Note: These dependencies are essential for running MaRMAT. If you don't have Python installed, you can download it from the official Python website.

2.3 Installation

No installation is required. Simply follow the steps below to download and run the Python script to start the application on your PC.

  1. Download the Python Script:

    • Download the MaRMAT-GUI-2.5.3.py script to a location on your PC where you can easily find it, such as your Desktop or Downloads.
  2. Ensure Python is Installed:

    • To make sure that Python is installed on your PC, search for "Python" in your Start Menu or look for the Python folder in your Program Files.
    • If Python is not installed, you can download and install it from the official Python website.
  3. Double-Click the Python Script:

    • Navigate to the location where you downloaded the script.
    • Double-click on the script file (i.e., MaRMAT-GUI-2.5.3.py).
  4. Application Starts:

    • The application should start running automatically; the GUI will appear on your screen.

2.4 Troubleshooting

The GUI should automacially open when you open the Python code file. If you are having issues with the GUI opening, try opening the file in Python IDLE and running it. IDLE should give ou an error message with insights as to why it is not loading correctly. If you are receiving error messages pyrelated to pandas, such as No module named 'pandas', follow these steps to install pandas.

  1. Open your command line interface

  2. Type the following into command line: py -m pip install pandas

  3. Press enter to run the command

If this process does not resolve your issue, follow these Getting Started tips to make sure python and the pip installer are running correctly on your PC: https://pip.pypa.io/en/stable/getting-started

3. The Command-Line Tool

The MaRMAT can be run by any user from their command line.

3.1 Usage

  1. Install Python if not already installed (Python 3.x recommended).

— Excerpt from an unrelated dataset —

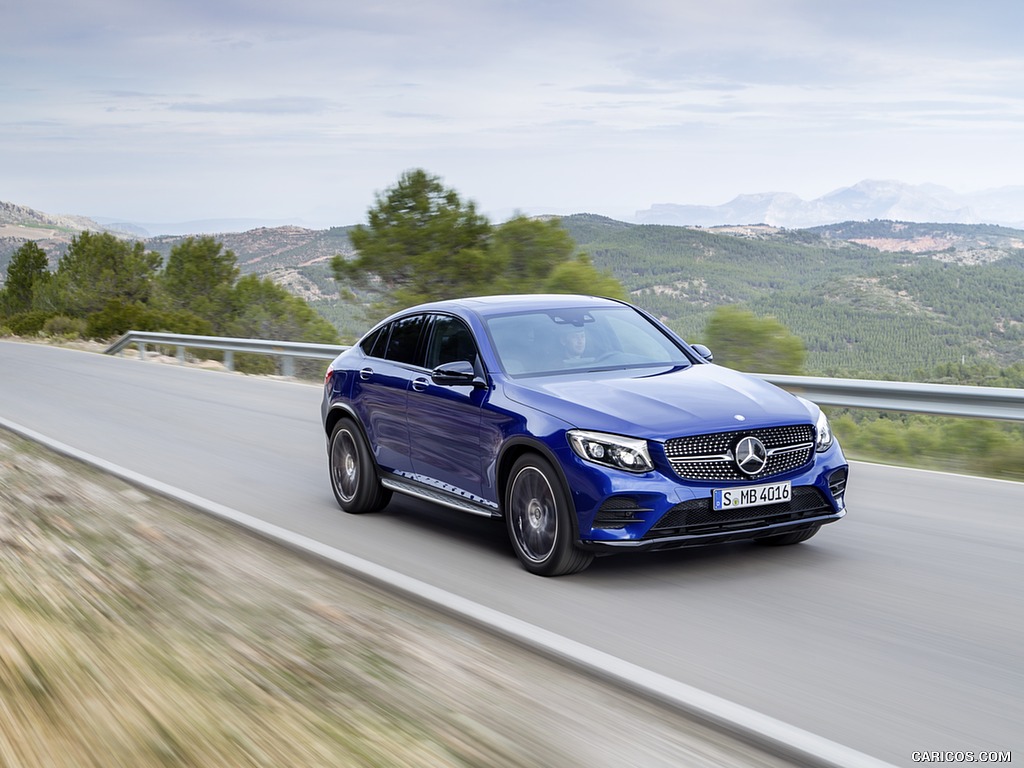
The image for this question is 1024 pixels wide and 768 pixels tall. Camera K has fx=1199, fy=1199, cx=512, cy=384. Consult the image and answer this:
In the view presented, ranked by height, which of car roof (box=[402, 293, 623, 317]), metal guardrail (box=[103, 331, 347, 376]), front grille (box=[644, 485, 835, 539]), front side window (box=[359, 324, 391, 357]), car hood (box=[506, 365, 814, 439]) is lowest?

  2. Clone or download the MaRMAT repository.

  3. Use the command-line interface to navigate to the directory where you saved the files (e.g., Downloads, Desktop). For example, run cd Downloads to change your directory to your Downloads folder.

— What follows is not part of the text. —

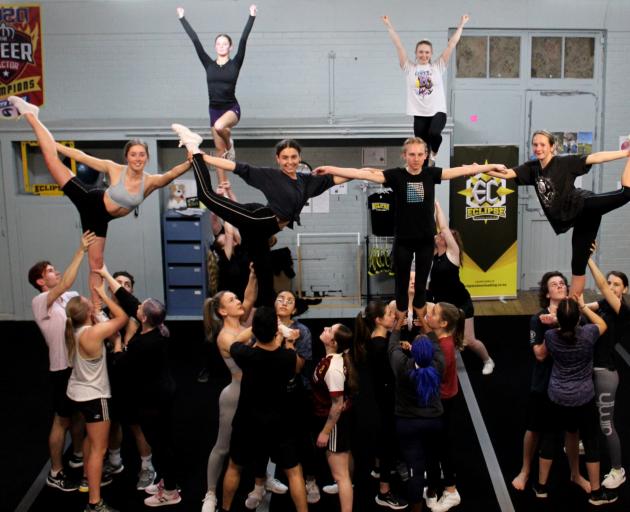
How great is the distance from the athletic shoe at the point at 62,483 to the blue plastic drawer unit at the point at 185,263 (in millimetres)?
4500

  4. Run the tool in your command line using the following command: python3 MaRMAT-CommandLine-2.6.py

  5. Follow the prompts in your command line to provide the paths to the lexicon and metadata files.

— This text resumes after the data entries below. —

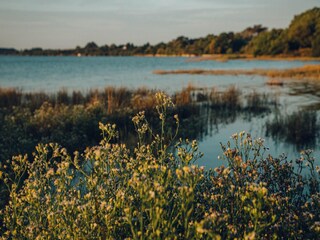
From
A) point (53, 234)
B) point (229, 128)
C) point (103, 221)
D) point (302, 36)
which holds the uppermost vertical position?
point (302, 36)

  6. Follow the prompts to input the names of the columns you want to analyze in the metadata file, the name of the column that should be used as the identifier or key column, and the categories of terms from the lexicon that you want to search for in your metadata file. Note: inputs are case sensitive.

  7. Follow the prompt to provide the path you would like to save your output to.

  8. Review the matching results displayed on the console or in the generated CSV file.

Note: Demonstration video coming soon

3.2 Dependencies

  • Python 3.x: Python is a widely used high-level programming language for general-purpose programming.

  • pandas: Pandas is a Python library that provides easy-to-use data structures and data analysis tools for manipulating and analyzing structured data, particularly tabular data. Pandas can be installed using pip in Terminal: pip install pandas

  • re: This module provides regular expression matching operations. It's a built-in module in Python and doesn't require separate installation.

Note: These dependencies are necessary to run the provided code successfully. Ensure that you have them installed before running the code.

3.3 Notes

  • Ensure that both the lexicon and metadata files are in CSV format.
  • The lexicon file should contain columns for terms and their corresponding categories ("Terms","Category").
  • The metadata file should contain the text data to be analyzed, with each row representing a separate entry.
  • The metadata file should contain a column, such as a Record ID, that you can use as an "Identifier" to reconcile the tool's output with your original metadata.
  • The tool outputs matching results to a CSV file named "matching_results.csv" in the tool's directory.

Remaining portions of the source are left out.